§ Kutipan bacaan
Kawasan pertambangan tidak hanya mengakibatkan kerugian material dan dari aspek lingkungan saja, tapi juga korban jiwa. Setidaknya sepanjang tahun 2011 – 2018 ada 29 korban yang tercatat meninggal di area pertambangan. Mirisnya 28 diantaranya adalah anak-anak. Dekatnya kawasan tambang dengan perkampungan warga dan tidak adanya pagar pembatas diantara keduanya membuat warga sekitar pertambangan dengan leluasa keluar masuk area galian batubara. Apalagi anak-anak dengan kepolosannya yang tertarik melihat alat berat lebih dekat untuk masuk ke area tambang yang dapat berakibat fatal. Korban jiwa yang meninggal di area pertambangan biasanya tenggelam di danau bekas galian yang telah terisi air karena hujan.

(Catatan pertanyaan berbasis adegan)

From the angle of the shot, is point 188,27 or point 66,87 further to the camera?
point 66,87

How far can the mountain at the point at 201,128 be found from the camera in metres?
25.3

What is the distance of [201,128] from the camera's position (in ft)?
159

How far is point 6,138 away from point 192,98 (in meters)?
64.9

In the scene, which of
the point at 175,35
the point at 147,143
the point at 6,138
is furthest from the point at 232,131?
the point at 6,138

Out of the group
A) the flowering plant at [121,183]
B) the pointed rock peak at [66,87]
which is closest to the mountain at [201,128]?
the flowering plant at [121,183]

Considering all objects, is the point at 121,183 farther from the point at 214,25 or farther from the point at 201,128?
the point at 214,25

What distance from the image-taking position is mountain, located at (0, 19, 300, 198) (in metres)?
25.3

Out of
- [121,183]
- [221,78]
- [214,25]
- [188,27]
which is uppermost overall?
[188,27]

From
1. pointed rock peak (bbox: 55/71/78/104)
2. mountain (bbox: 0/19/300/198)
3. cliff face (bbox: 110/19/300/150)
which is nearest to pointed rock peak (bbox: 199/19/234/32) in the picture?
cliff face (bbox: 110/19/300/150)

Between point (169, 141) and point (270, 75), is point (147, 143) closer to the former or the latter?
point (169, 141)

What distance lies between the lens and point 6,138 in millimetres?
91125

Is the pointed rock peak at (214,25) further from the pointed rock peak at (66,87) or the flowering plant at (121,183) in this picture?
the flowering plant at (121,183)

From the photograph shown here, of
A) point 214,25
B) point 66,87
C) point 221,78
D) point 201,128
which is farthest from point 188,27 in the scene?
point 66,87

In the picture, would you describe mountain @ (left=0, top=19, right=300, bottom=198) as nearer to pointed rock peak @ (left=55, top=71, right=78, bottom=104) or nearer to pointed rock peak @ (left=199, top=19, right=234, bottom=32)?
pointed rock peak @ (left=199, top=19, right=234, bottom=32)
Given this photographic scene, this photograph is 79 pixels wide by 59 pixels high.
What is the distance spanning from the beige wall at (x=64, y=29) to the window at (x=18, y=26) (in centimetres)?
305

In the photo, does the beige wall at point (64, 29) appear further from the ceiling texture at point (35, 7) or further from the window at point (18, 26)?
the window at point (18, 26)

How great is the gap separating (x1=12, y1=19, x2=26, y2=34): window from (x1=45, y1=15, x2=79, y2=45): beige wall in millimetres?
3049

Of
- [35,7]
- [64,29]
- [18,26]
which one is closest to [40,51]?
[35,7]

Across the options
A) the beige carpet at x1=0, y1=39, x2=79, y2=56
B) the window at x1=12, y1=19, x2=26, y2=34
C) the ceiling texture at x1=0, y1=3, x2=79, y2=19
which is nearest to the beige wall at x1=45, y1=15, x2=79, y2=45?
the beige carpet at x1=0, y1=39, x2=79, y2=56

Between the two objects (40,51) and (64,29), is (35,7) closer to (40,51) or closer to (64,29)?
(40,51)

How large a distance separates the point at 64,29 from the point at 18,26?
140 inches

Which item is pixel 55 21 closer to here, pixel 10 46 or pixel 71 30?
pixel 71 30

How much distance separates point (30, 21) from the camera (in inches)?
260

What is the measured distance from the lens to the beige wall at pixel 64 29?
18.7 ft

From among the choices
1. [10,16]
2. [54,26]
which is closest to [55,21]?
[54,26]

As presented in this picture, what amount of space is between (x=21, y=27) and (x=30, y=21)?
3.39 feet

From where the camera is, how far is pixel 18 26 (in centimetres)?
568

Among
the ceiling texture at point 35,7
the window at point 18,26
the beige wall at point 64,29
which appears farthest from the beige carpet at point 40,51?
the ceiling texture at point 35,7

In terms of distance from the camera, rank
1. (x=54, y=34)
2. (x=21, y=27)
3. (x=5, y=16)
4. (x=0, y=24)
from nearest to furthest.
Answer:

§ Tujuan tugas
Salin kata demi kata bagian kutipan tentang korban jiwa di kawasan pertambangan, dari "Kawasan pertambangan tidak" sampai "air karena hujan.".

§ Hasil di bawah
Kawasan pertambangan tidak hanya mengakibatkan kerugian material dan dari aspek lingkungan saja, tapi juga korban jiwa. Setidaknya sepanjang tahun 2011 – 2018 ada 29 korban yang tercatat meninggal di area pertambangan. Mirisnya 28 diantaranya adalah anak-anak. Dekatnya kawasan tambang dengan perkampungan warga dan tidak adanya pagar pembatas diantara keduanya membuat warga sekitar pertambangan dengan leluasa keluar masuk area galian batubara. Apalagi anak-anak dengan kepolosannya yang tertarik melihat alat berat lebih dekat untuk masuk ke area tambang yang dapat berakibat fatal. Korban jiwa yang meninggal di area pertambangan biasanya tenggelam di danau bekas galian yang telah terisi air karena hujan.